Londra, anni sessanta: Charles Dobbs (nome falso datogli dalla produzione, in realtà nel romanzo è George Smiley, ben più famoso per tutti i lettori e gli spettatori!) è un funzionario, colto ed intelligente, del controspionaggio britannico. In piena guerra fredda viene incaricato d'indagare sul presunto passato filocomunista di Fennan, un alto funzionario del Foreign Office, a seguito di una lettera anonima ben articolata e attendibile, che in seguito si scoprirà scritta dallo stesso Fennan, venuto a conoscenza che sua moglie era una spia comunista.

 

 


L'apparente suicidio di Fennan induce Dobbs a iniziare una sofferta indagine, che lo porterà a scoprire l'attività spionistica impiantata a Londra dalla moglie di Fennan e da Dieter Frey, un ex collaboratore di Dobbs, nonché suo amico al tempo della guerra.

Nell'intreccio ha un ruolo importante la relazione difficile di Charles con la moglie Ann, fedifraga perché affetta da ossessiva ninfomania. Ann sarà avvicinata proprio da Dieter per controllare l'indagine che sta svolgendo Charles.

Nel finale, come dicevo, stile noir:  Dieter strangola Elsa e spara all’ispettore Mendel, ma viene poi ucciso a mani nude dall'infuriato Dobbs.

 


Tranne alcune differenze su aspetti minori, è tratto fedelmente dal libro omonimo di John le Carré del 1961. Nel libro il protagonista si chiama George Smiley, personaggio fisso di Le Carré anche in romanzi successivi e per questo diventato famoso.  Nel film venne rinominato Charles Dobbs per evitare problemi legali con un’altra casa produttrice.

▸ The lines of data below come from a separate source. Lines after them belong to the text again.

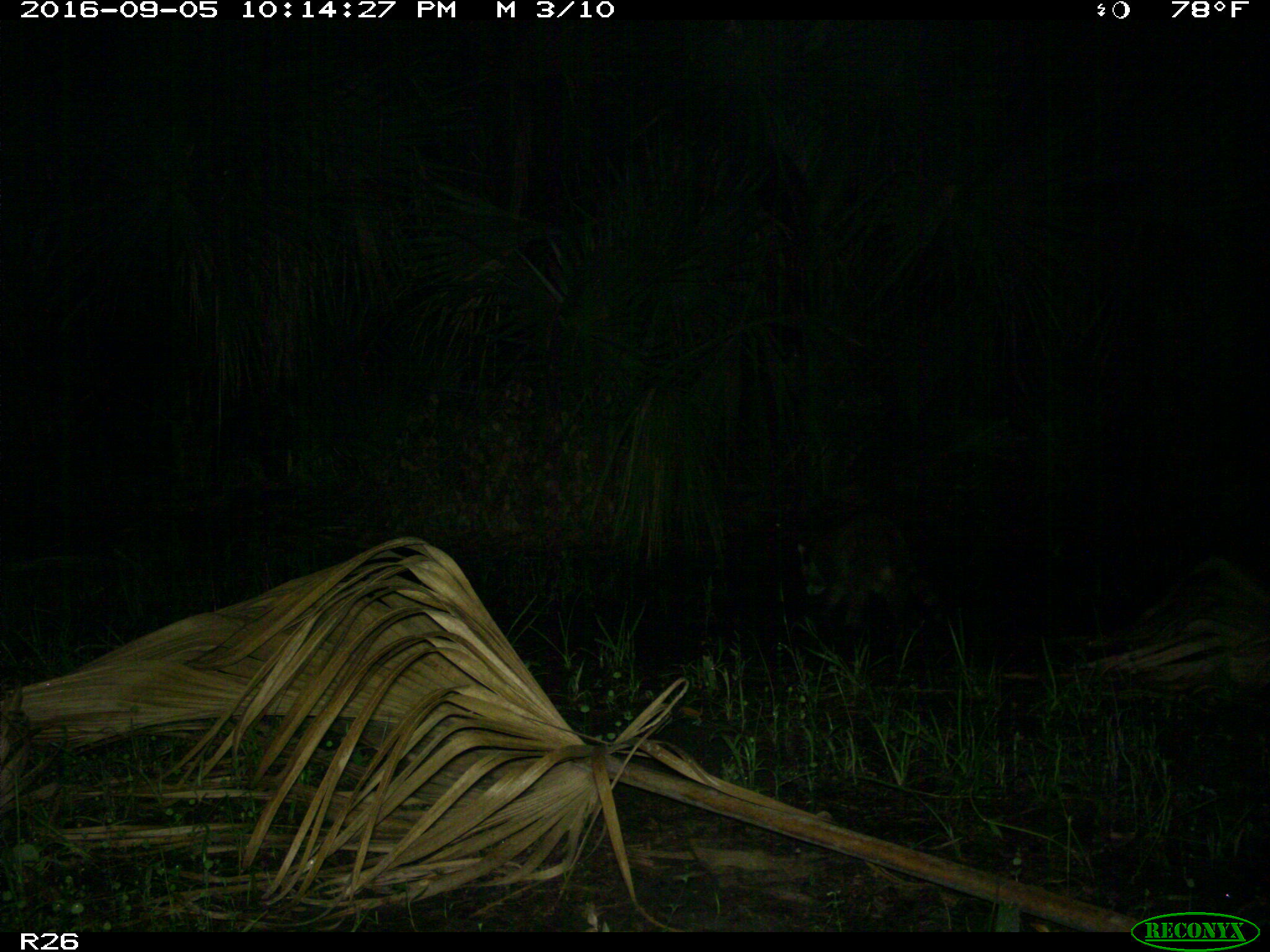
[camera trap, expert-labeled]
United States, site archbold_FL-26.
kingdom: Animalia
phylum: Chordata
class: Mammalia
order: Carnivora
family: Procyonidae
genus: Procyon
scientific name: Procyon lotor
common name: common raccoon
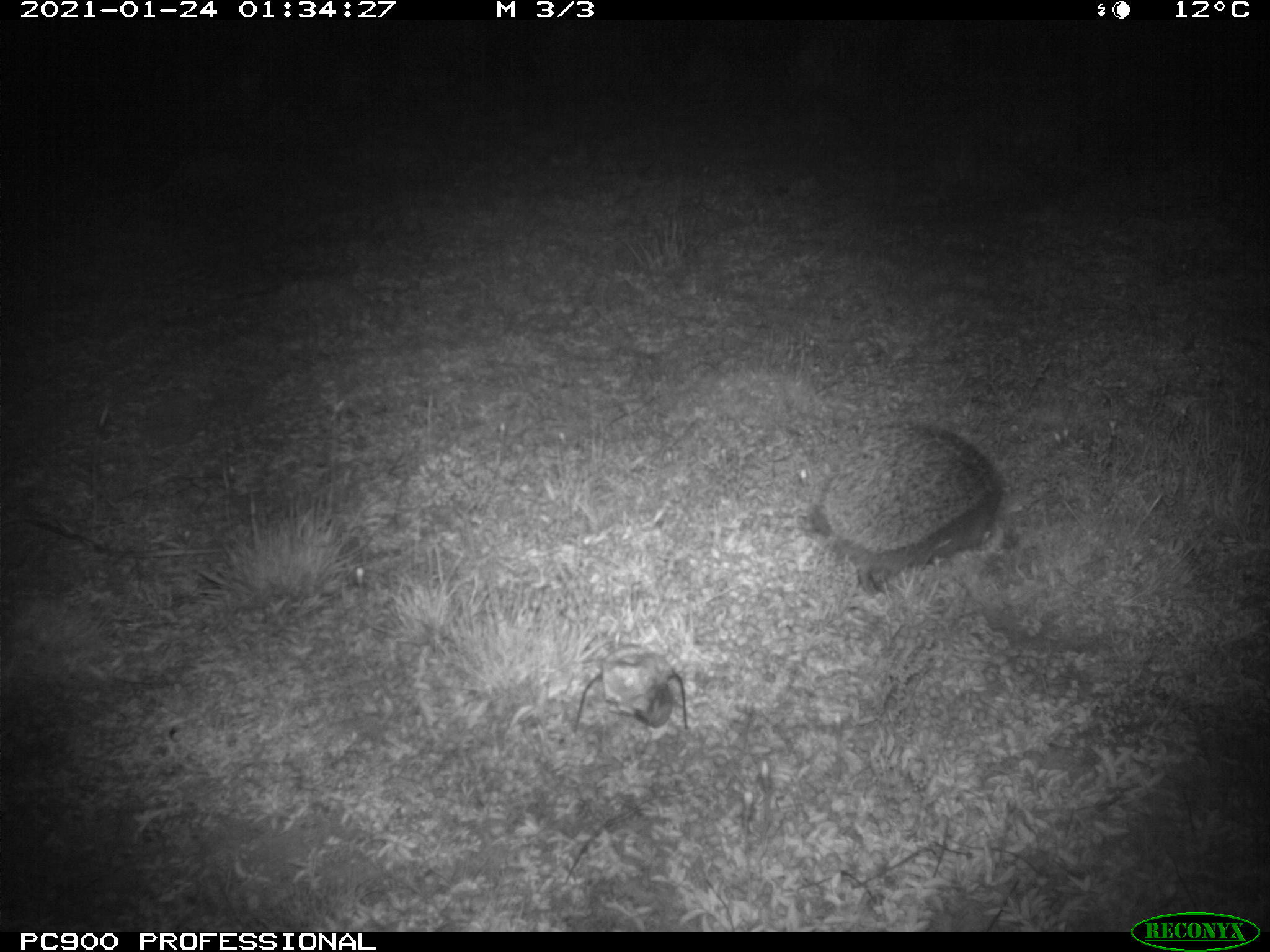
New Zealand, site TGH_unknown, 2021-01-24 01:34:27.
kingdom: Animalia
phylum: Chordata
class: Mammalia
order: Eulipotyphla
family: Erinaceidae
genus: Erinaceus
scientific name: Erinaceus europaeus europaeus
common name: european hedgehog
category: hedgehog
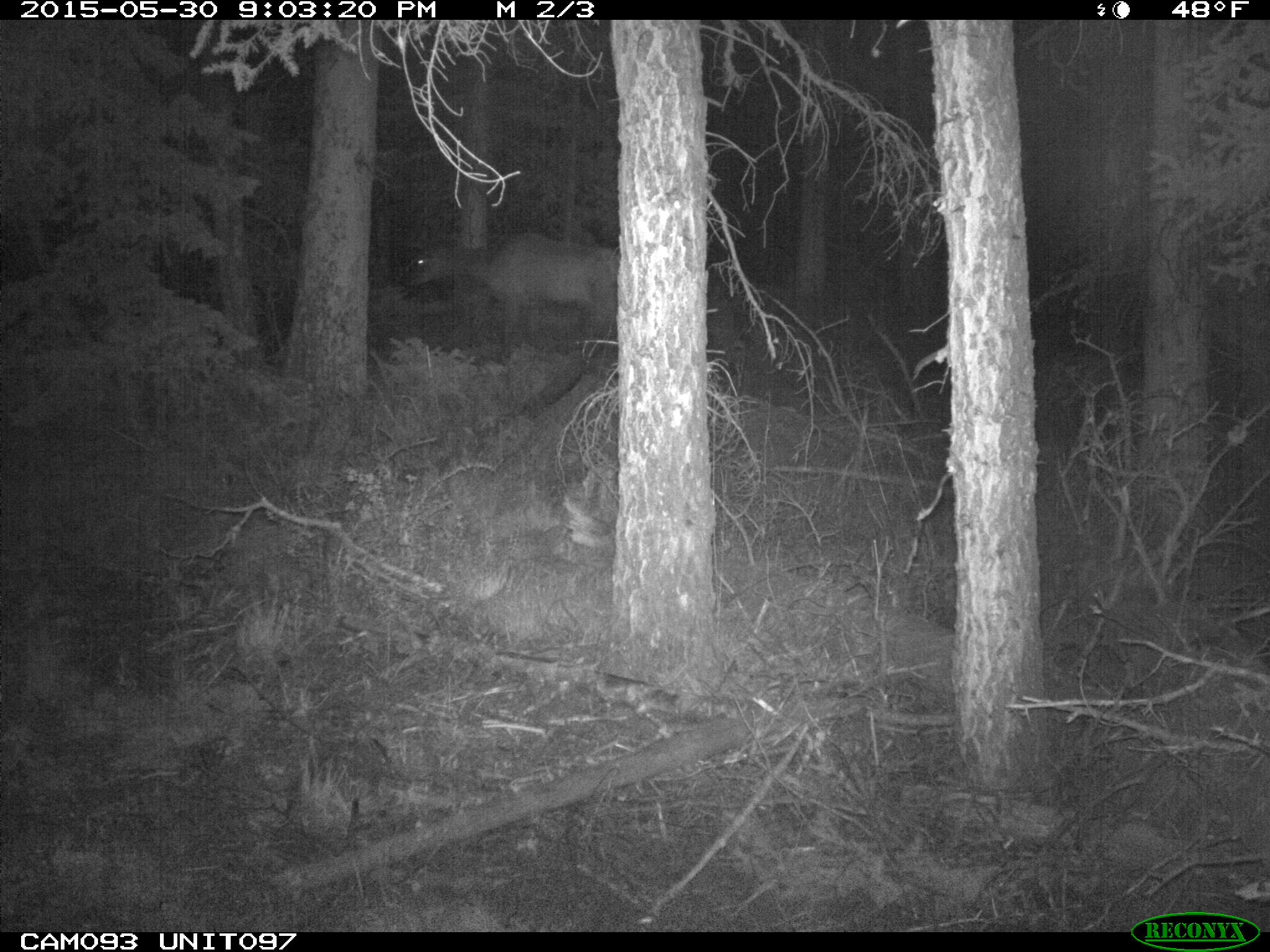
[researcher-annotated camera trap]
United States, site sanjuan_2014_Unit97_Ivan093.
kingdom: Animalia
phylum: Chordata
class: Mammalia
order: Artiodactyla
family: Cervidae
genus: Cervus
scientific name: Cervus elaphus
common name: red deer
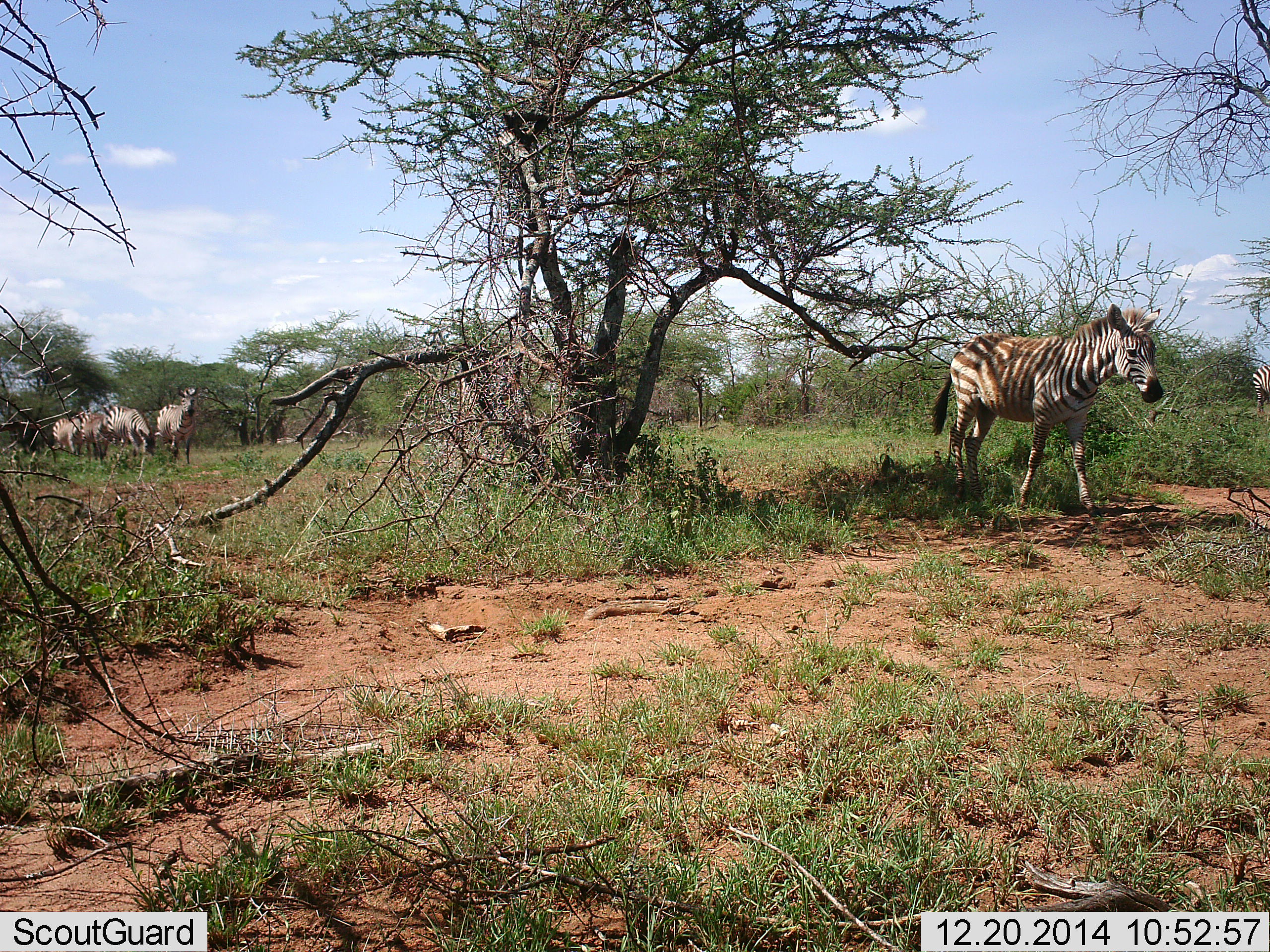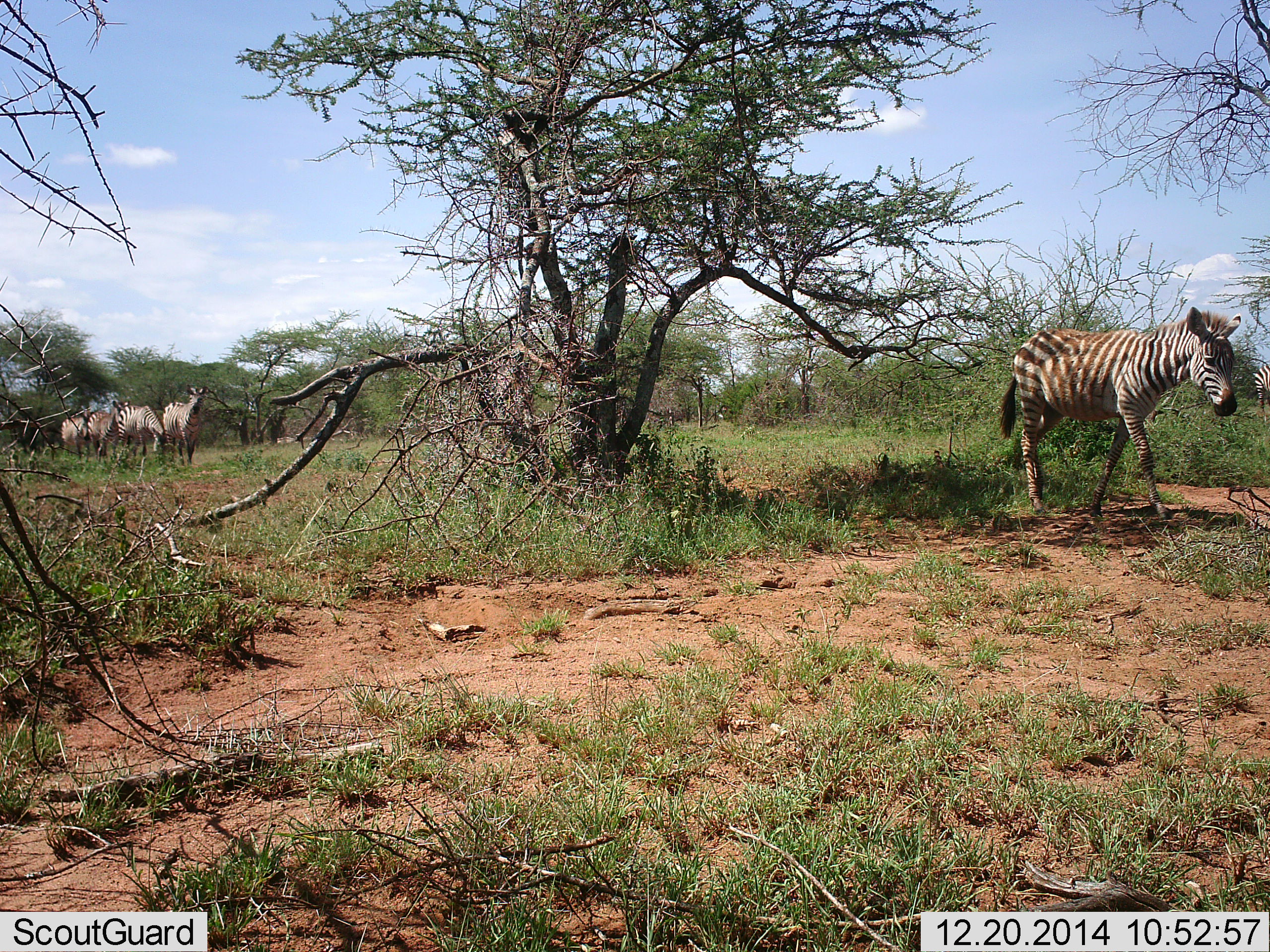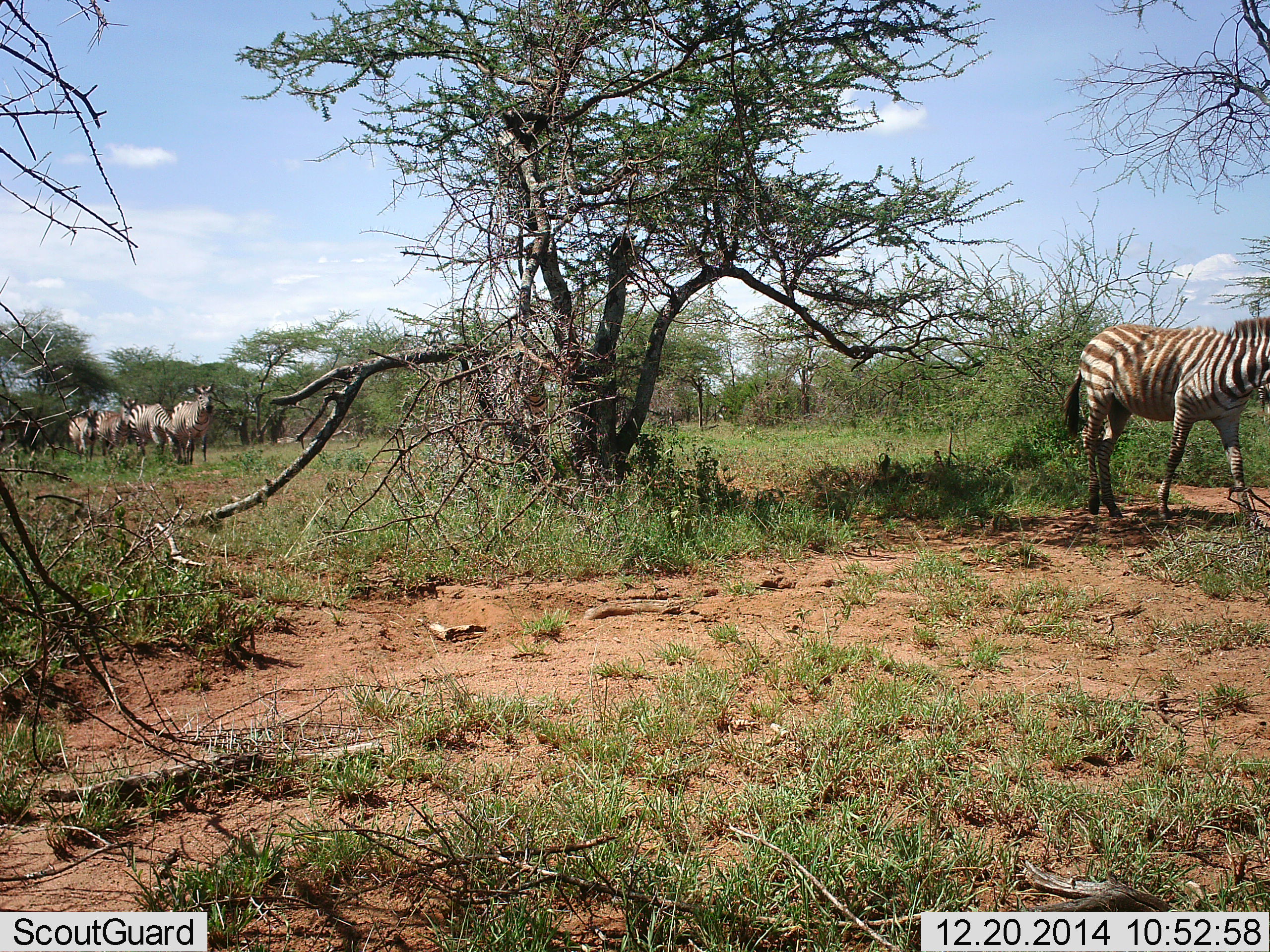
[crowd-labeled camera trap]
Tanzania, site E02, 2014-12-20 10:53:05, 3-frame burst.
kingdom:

Mentre nel romanzo di Le Carré sono descritti anche gli ambienti e le passioni del tempo, nel film resta in evidenza solo la trama gialla o spionistica, che come ho detto assume stilemi (Luci basse e personaggi tormentati) del noir.

Recitazione perfetta da parte di James Mason, ma del resto nei panni della spia ci si trovava benissimo anche in “Operazione Cicero”! Secondo il mio parere il migliore dei film tratti dai romanzi che hanno per protagonista George Smiley.